CPB argued that an amount is only "payable" for the purposes of GC 35.3(a) if objectively and undisputedly CPB had a contractual obligation to pay that amount. On CPB's construction, no amount would be payable within the meaning of GC 35.3(a) unless JKC's claim for liquidated damages had been determined through arbitration. CPB further alleged that GC 35.3(a) should be construed as serving the sole purpose of the protection of the contractor against the risk of insolvency of the subcontractor.
CPB's interpretation was rejected by the Western Australia Court of Appeal.

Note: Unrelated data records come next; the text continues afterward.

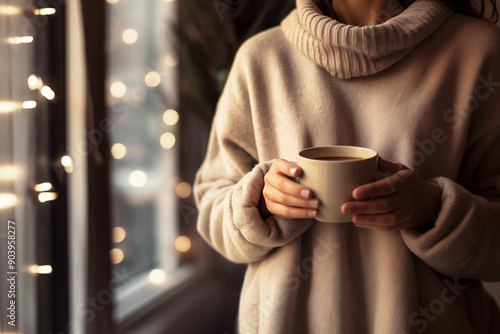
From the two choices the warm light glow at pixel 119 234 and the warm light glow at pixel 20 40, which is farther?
the warm light glow at pixel 119 234

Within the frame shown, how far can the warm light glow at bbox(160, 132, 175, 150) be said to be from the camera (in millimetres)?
1951

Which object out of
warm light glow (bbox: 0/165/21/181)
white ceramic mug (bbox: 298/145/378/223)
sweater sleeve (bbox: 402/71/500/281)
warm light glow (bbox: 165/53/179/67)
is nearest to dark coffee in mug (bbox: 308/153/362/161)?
white ceramic mug (bbox: 298/145/378/223)

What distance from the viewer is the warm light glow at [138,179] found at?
1.82 meters

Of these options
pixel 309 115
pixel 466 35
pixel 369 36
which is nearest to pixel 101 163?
pixel 309 115

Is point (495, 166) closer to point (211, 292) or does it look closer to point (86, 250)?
point (86, 250)

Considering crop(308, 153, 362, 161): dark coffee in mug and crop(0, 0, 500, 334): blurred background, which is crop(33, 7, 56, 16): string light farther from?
crop(308, 153, 362, 161): dark coffee in mug

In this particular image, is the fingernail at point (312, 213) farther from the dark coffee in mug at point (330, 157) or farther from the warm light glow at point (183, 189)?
the warm light glow at point (183, 189)

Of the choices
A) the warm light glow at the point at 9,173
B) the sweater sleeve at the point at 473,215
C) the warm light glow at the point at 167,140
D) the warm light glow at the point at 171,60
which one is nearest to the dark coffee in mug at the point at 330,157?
the sweater sleeve at the point at 473,215

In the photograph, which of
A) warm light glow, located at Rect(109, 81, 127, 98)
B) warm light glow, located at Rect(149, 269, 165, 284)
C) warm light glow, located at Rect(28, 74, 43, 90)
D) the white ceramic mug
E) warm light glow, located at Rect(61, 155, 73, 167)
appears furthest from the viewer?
warm light glow, located at Rect(149, 269, 165, 284)

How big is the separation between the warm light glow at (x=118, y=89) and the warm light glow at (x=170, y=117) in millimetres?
257

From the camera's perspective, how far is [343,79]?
895mm

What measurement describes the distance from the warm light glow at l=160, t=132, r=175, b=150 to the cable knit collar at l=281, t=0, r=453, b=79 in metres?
1.13

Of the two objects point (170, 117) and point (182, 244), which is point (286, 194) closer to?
point (170, 117)

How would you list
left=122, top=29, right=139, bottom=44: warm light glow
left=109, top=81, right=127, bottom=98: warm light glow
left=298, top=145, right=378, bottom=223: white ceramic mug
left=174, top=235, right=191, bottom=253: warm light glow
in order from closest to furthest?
1. left=298, top=145, right=378, bottom=223: white ceramic mug
2. left=109, top=81, right=127, bottom=98: warm light glow
3. left=122, top=29, right=139, bottom=44: warm light glow
4. left=174, top=235, right=191, bottom=253: warm light glow
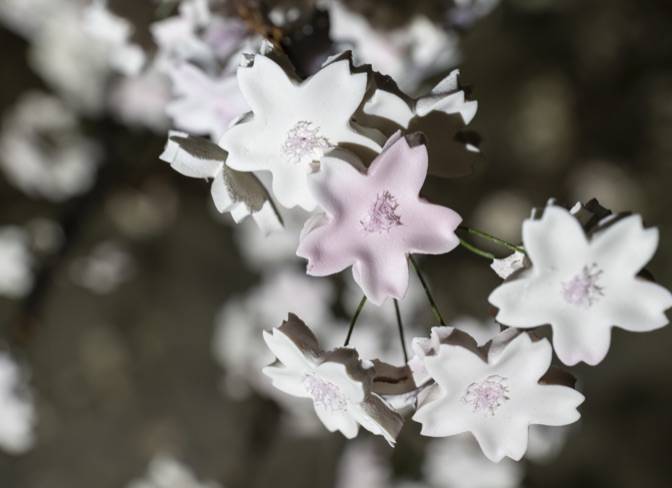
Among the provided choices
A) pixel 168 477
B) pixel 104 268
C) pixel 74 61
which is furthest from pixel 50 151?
pixel 168 477

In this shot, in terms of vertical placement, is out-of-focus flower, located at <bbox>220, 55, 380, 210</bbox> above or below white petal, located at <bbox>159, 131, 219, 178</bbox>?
above

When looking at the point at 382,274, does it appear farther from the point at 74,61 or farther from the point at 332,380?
the point at 74,61

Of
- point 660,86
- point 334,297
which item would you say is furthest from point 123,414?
point 660,86

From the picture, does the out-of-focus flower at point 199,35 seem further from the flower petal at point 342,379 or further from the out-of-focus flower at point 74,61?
the out-of-focus flower at point 74,61

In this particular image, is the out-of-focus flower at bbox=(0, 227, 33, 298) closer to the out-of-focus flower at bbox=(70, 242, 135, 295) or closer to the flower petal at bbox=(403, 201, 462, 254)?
the out-of-focus flower at bbox=(70, 242, 135, 295)

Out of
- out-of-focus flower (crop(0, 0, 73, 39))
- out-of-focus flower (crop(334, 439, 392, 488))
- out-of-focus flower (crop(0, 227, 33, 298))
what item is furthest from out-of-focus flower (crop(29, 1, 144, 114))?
out-of-focus flower (crop(334, 439, 392, 488))

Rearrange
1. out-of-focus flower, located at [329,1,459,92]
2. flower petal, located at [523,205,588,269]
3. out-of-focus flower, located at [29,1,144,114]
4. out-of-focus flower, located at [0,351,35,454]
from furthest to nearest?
out-of-focus flower, located at [29,1,144,114]
out-of-focus flower, located at [0,351,35,454]
out-of-focus flower, located at [329,1,459,92]
flower petal, located at [523,205,588,269]

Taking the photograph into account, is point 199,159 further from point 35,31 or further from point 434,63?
point 35,31
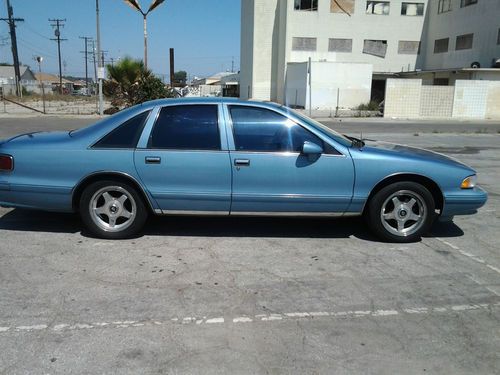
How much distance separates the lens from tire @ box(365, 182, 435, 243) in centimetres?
535

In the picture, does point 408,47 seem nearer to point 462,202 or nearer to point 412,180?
point 462,202

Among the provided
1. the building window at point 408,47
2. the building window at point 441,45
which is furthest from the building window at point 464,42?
the building window at point 408,47

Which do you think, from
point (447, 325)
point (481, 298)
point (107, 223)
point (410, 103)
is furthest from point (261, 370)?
point (410, 103)

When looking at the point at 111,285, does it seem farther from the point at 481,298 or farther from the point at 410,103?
the point at 410,103

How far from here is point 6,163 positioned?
5.36 meters

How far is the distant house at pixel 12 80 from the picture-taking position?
6825 centimetres

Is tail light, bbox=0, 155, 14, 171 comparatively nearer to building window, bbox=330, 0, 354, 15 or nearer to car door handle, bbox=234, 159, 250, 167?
car door handle, bbox=234, 159, 250, 167

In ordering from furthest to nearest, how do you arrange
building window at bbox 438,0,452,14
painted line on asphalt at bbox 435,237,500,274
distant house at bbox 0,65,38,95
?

The Court considered the provisions of the subcontract and the performance bonds and determined that, providing GC 35(a) was exercised honestly and for proper purposes, JKC's right to encash the performance bonds was a `right' or `remedy' given to JKC by CPB; was exercisable `at any time' and was not expressed to be conditional upon either an admission of liability by CPB or an arbitral award; and did not require prior notice to be given to CPB.
Performance Security under the FIDIC Red Book
GC 35.3(a) of the CPB subcontract positively entitled JKC to make a demand on the performance security at any time. By contrast, General Condition 4.2 (Performance Security) of the FIDIC Redbook expressly prohibits the encashment of a performance security unless certain circumstances exist. GC 4.2 provides relevantly that:
"...[t]he Employer shall not make a claim under the Performance Security, except...in the event of:
(b) failure by the Contractor to pay the Employer an amount due, as either agreed by the Contractor or determined under Sub-Clause 2.5 [Employer's Claims] or Clause 20 [Claims, Disputes and Arbitration], within 42 days after this agreement or determination;
(c) failure by the Contractor to remedy a default within 42 days after receiving the Employer's notice requiring the default to be remedied; or
(d) circumstances which entitle the Employer to termination under Sub-Clause 15.2 [Termination by Employer], irrespective of whether notice of termination has been given."

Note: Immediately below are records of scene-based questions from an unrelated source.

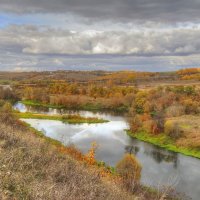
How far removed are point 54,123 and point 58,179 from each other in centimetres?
5391

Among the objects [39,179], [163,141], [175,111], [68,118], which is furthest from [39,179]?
[175,111]

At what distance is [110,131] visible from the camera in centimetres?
5547

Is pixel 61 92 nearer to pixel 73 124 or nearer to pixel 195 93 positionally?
pixel 195 93

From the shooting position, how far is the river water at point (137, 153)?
30131 millimetres

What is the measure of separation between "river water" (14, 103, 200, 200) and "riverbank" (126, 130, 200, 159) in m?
1.37

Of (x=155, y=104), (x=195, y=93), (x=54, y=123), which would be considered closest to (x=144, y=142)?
(x=54, y=123)

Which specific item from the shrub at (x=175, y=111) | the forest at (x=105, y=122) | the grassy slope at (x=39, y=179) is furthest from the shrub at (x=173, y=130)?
the grassy slope at (x=39, y=179)

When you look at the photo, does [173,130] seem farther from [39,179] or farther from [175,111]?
[39,179]

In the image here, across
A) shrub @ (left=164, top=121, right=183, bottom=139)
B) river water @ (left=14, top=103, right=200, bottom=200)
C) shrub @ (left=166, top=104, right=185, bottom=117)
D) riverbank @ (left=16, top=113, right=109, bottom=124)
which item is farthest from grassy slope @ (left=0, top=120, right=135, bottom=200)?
shrub @ (left=166, top=104, right=185, bottom=117)

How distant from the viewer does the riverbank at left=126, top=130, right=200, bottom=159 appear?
44466 mm

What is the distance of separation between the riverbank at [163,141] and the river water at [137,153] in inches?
53.9

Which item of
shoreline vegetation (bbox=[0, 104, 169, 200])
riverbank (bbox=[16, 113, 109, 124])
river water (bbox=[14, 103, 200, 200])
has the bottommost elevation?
riverbank (bbox=[16, 113, 109, 124])

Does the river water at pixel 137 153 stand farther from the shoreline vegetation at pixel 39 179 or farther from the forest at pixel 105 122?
the shoreline vegetation at pixel 39 179

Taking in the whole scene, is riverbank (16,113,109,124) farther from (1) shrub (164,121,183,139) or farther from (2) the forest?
(1) shrub (164,121,183,139)
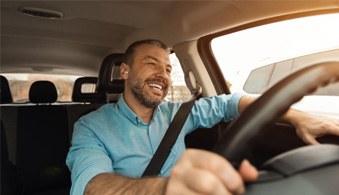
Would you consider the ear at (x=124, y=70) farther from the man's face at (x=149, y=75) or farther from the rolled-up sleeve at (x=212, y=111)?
the rolled-up sleeve at (x=212, y=111)

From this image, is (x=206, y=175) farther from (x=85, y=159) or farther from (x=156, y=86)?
(x=156, y=86)

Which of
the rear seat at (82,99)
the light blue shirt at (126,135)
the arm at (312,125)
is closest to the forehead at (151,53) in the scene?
the light blue shirt at (126,135)

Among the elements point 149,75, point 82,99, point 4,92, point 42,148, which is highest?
point 149,75

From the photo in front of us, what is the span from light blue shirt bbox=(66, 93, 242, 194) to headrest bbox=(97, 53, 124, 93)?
0.47 metres

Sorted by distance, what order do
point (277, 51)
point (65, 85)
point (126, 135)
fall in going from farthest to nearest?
point (65, 85)
point (277, 51)
point (126, 135)

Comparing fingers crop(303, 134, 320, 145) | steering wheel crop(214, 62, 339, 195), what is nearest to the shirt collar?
fingers crop(303, 134, 320, 145)

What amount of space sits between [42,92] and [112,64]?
906 millimetres

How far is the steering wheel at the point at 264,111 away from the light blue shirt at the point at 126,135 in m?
0.57

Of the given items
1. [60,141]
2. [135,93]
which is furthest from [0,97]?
[135,93]

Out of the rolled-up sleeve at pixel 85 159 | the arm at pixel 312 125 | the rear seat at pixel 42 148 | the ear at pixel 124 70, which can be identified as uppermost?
the ear at pixel 124 70

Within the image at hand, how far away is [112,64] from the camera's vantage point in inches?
73.8

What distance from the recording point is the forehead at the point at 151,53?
5.20 feet

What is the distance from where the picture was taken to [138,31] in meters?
2.21

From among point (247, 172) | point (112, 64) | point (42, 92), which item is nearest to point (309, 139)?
point (247, 172)
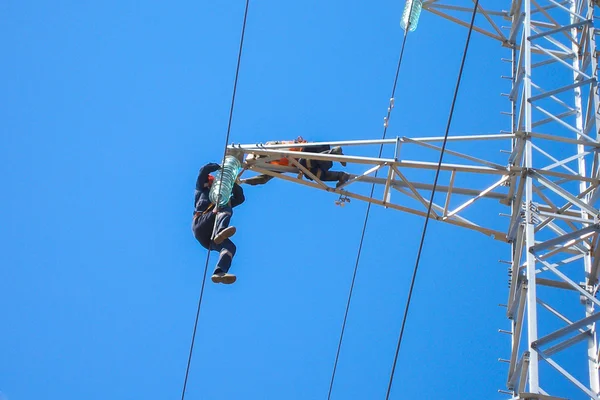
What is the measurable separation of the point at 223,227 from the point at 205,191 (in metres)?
1.20

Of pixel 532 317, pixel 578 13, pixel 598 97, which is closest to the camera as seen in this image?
pixel 532 317

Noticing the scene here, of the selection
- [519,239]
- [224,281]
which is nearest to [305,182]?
[224,281]

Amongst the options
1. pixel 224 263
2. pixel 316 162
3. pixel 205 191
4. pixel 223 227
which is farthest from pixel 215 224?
pixel 316 162

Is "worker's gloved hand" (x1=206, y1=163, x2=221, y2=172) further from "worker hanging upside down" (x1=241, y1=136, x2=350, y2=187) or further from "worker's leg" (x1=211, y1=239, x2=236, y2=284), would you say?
"worker's leg" (x1=211, y1=239, x2=236, y2=284)

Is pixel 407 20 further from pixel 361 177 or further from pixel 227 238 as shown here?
pixel 227 238

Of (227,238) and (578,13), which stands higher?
(578,13)

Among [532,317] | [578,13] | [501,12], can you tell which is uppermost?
[501,12]

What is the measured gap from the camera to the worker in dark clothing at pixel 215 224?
12.4 metres

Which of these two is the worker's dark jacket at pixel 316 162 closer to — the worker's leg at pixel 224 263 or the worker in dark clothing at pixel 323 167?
the worker in dark clothing at pixel 323 167

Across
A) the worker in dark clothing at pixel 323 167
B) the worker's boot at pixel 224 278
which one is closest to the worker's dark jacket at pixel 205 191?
the worker in dark clothing at pixel 323 167

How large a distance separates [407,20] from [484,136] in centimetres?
352

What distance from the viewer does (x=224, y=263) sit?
12.5 m

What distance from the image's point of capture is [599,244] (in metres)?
12.0

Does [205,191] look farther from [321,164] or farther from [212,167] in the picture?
[321,164]
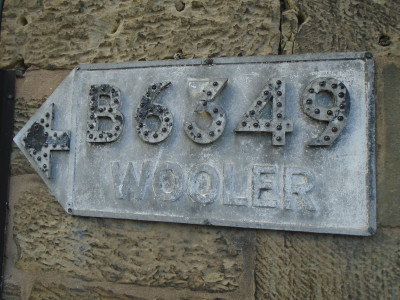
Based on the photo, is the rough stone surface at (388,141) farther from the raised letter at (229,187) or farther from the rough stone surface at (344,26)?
the raised letter at (229,187)

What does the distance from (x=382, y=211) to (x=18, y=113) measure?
147cm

An Employer must therefore be reasonably confident that identifiable circumstances exist which justify it seeking to encash a Performance Security under GC 4.2. Notably, however, there is no requirement under the FIDIC Red Book for the Employer to obtain an authoritative determination, for example from an arbitral tribunal, that it is entitled to encash the Performance Security as a precondition to then encashing it.
The legal treatment of "on demand" performance securities will differ depending on the wording of the contractual provisions concerning encashment. Demands on performance securities are usually made when the beneficiary of the security believes that its contracting counterparty is in default, whereas the counterparty may take the position that it has not committed any relevant default to justify a demand on the security. Courts and tribunals often face difficulties when trying to deal with urgent injunction applications to stop demands on performance bonds from being made or allowed to proceed, as it is often not entirely clear as to which party is right.
A perceived benefit of unconditional, "on demand" performance securities is that they can be encashed on an almost "no questions asked" basis. However, construction contracts often use controlling devices to define the purpose of the security and to curb abusive calls on them. As CPB v JKC illustrates, many courts are unwilling to intervene in contested demands on performance securities unless it is clear that the beneficiary of the security has no entitlement to encash it.
As a final matter, it is understood that an application to appeal CPB v JKC to the High Court of Australia (Australia's highest court) will be made.